Copy every line from the records that holds the word "scientific".
** Opening Recorded information block **
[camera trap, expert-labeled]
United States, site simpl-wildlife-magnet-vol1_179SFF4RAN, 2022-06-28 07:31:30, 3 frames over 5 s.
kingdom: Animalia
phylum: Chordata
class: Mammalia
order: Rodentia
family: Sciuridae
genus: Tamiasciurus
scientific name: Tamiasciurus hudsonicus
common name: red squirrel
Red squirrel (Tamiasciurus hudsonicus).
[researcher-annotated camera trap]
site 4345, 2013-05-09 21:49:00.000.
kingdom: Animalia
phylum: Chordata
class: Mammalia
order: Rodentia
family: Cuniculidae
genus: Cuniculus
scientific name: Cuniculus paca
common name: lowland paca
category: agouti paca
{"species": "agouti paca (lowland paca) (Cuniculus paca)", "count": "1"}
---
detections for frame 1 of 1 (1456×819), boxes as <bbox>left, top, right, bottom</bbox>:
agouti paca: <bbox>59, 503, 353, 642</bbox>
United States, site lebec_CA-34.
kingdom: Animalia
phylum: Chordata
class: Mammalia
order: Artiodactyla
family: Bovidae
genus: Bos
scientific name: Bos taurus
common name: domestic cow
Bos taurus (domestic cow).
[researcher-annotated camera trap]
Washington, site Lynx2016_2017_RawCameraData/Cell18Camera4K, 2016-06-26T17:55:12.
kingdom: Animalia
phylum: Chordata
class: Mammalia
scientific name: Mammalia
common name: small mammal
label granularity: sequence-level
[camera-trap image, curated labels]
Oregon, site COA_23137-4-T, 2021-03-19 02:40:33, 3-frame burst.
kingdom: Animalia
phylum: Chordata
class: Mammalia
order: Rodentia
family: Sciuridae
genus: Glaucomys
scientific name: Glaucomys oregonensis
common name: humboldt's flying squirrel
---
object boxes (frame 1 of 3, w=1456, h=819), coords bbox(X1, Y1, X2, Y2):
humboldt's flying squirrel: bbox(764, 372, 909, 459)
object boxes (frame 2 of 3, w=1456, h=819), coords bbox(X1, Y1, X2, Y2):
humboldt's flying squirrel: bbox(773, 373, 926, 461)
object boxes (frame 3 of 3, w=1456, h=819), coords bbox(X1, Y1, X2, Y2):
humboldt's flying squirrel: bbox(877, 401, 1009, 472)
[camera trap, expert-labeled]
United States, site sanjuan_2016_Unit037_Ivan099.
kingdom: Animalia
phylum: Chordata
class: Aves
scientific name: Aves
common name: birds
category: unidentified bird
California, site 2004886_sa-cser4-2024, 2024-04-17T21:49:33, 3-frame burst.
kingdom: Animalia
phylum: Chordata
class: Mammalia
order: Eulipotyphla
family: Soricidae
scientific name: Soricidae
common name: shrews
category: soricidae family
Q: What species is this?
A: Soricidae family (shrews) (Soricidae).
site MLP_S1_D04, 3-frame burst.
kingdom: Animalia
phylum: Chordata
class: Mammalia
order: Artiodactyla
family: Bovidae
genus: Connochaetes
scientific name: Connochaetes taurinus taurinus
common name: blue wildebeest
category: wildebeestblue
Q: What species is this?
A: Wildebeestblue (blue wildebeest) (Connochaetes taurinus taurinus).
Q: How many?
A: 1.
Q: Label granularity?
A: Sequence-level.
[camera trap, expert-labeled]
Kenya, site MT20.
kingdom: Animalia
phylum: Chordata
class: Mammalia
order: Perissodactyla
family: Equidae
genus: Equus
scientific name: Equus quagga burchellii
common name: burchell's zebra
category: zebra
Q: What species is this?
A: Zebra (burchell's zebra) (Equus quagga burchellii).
** Closing Recorded information block **
**Response for this exercise**
scientific name: Tamiasciurus hudsonicus
scientific name: Cuniculus paca
scientific name: Bos taurus
scientific name: Mammalia
scientific name: Glaucomys oregonensis
scientific name: Aves
scientific name: Soricidae
scientific name: Connochaetes taurinus taurinus
scientific name: Equus quagga burchellii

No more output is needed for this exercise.